● Page extract
+ + + + + + +

Case Study

Bluesky Helps Notion Improve Snowflake ROI by 25% without Compromising Team Productivity

Summary

Notion is a customizable platform for collaboration, documentation, and project management. Teams love Notion because it is highly flexible and easy to learn. It allows users to build custom pages using a rich library of tools and templates.  

As a result of this flexibility, Notion generates a massive amount of product usage data, which is stored and analyzed in the Snowflake data warehouse. Snowflake gives Notion tremendous flexibility to manage concurrent workloads and deliver timely insights. As the business grows, Notion can easily provision additional Snowflake resources. To identify opportunities for workload optimization and ongoing cost governance, Notion has also partnered with Bluesky.

Challenges

  1. Concurrent Workloads:  Notion’s analytics workloads are distributed across several Snowflake warehouses to reduce contention. This distribution helps query performance but some large warehouses are underutilized. 
  1. Business Priorities:  The Notion team needs to focus on building instead of optimization. The business has grown quickly and they are a small, agile team. 
  1. Risk Management:  Notion runs a combination of scheduled ELT jobs, reporting, and ad hoc queries. These analytics help Notion understand how users interact with their product, which is crucial to their continued success. Workload optimization efforts cannot reduce the availability of key business metrics.
  1. Team Productivity:  Since code changes will take engineering time, it’s important to choose queries that can be updated quickly to give meaningful cost and performance results. 

Solution

In only two weeks, Bluesky delivered an immediate cost reduction of 15% by tuning Notion’s warehouse settings. Through analyzing the frequency and patterns of Snowflake activity, Bluesky was able to identify the optimum warehouse size for each workload and provide recommendations for efficient auto suspend and auto clustering settings.

+ + + + + + +

● Activity
Copy down the passage from the Notion and Bluesky case study between "Bluesky Helps Notion" and "tools and templates.", inclusive.

+ + + + + + +

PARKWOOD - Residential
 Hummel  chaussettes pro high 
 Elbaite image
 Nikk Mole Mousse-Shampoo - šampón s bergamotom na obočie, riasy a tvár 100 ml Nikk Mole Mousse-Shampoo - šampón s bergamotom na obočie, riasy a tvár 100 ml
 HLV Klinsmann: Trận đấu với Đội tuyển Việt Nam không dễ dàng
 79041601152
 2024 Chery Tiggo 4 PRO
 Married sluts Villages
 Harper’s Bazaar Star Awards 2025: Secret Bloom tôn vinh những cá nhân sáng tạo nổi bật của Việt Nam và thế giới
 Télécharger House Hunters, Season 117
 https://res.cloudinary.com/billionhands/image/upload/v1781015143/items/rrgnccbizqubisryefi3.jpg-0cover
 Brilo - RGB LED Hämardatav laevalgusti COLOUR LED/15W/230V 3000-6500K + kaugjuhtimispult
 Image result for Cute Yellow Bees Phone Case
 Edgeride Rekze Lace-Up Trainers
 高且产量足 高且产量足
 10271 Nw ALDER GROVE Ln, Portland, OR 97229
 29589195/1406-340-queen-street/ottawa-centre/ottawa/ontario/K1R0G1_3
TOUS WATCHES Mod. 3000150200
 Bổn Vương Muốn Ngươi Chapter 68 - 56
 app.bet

+ + + + + + +

● Answer box
Bluesky Helps Notion Improve Snowflake ROI by 25% without Compromising Team Productivity

Summary

Notion is a customizable platform for collaboration, documentation, and project management. Teams love Notion because it is highly flexible and easy to learn. It allows users to build custom pages using a rich library of tools and templates.